◆ **RECORD EXTRACTS**
--*--

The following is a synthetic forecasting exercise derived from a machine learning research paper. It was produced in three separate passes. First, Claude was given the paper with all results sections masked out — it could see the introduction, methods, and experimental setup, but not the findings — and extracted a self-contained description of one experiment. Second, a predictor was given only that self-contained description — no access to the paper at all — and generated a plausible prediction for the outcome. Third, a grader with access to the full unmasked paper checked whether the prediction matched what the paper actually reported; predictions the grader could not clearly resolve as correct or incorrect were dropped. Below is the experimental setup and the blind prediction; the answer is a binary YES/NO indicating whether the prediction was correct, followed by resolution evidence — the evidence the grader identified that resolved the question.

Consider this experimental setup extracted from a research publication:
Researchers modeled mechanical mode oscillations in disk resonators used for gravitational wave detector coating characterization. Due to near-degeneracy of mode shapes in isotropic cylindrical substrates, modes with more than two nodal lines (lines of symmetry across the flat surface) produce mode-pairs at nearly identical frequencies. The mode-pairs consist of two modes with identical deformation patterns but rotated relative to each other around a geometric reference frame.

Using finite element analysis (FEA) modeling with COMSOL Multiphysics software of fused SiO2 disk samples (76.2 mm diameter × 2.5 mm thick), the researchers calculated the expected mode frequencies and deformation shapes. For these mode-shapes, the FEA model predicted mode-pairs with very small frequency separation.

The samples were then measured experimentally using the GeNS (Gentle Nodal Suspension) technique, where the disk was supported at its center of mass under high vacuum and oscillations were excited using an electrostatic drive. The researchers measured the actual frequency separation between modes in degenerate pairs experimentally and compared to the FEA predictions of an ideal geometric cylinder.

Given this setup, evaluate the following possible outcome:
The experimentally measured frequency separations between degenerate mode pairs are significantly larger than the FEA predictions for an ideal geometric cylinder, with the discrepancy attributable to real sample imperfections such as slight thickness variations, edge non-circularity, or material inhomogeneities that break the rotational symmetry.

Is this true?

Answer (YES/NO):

--*--

◆ **ASSIGNMENT**
Give back the lines of the data exactly as they are written, from the first line through the line containing "Consider this experimental".

◆ **ANSWER BOX**
The following is a synthetic forecasting exercise derived from a machine learning research paper. It was produced in three separate passes. First, Claude was given the paper with all results sections masked out — it could see the introduction, methods, and experimental setup, but not the findings — and extracted a self-contained description of one experiment. Second, a predictor was given only that self-contained description — no access to the paper at all — and generated a plausible prediction for the outcome. Third, a grader with access to the full unmasked paper checked whether the prediction matched what the paper actually reported; predictions the grader could not clearly resolve as correct or incorrect were dropped. Below is the experimental setup and the blind prediction; the answer is a binary YES/NO indicating whether the prediction was correct, followed by resolution evidence — the evidence the grader identified that resolved the question.

Consider this experimental setup extracted from a research publication:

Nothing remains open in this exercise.